I reached customs, smoothly going through the motions, pretending I was together and poised. I waited for my suitcase, swallowing pain killers like an addict, and I waited for my suitcase. Waited for my suitcase. My suitcase. It was on another plane, the polite British lady explained to me an hour later. Maybe it was good I was kept waiting this long.
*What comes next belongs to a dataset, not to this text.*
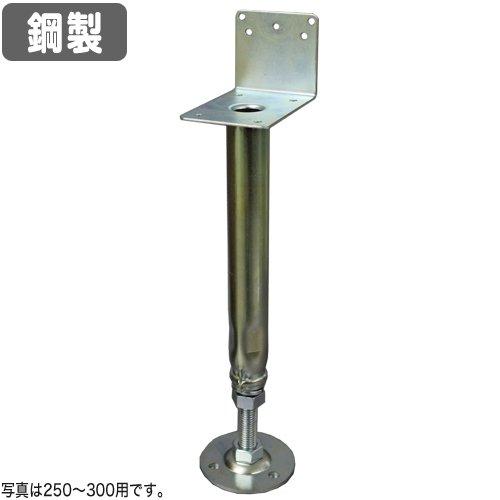 コバッシャー 鋼製床束 ツカエース L型タイプ KL-250 240-290mm用 30個入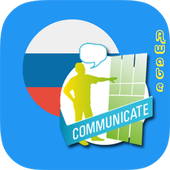 Russian communication - Awabe icon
Now I could finally meet up with my best friend, whom I hoped was still waiting for me outside…The pain killers had kicked in, and I felt mostly relieved, except I was completely deaf of my left ear (p.s. I would remain painfully deaf until the next day).
It was the worst travel experience I have ever been through. I would not want to do it again, not even to prove a point. But when the doors opened, and I saw my best friend, sitting against the railings like a bride who’s been jilted, it was ok. I was glad my left ear was deaf and I could only hear 50% of her scream as she squeezed the sickness out of me. Two years without each other became 2 short days. It was as if no time had passed, and absolutely nothing had changed.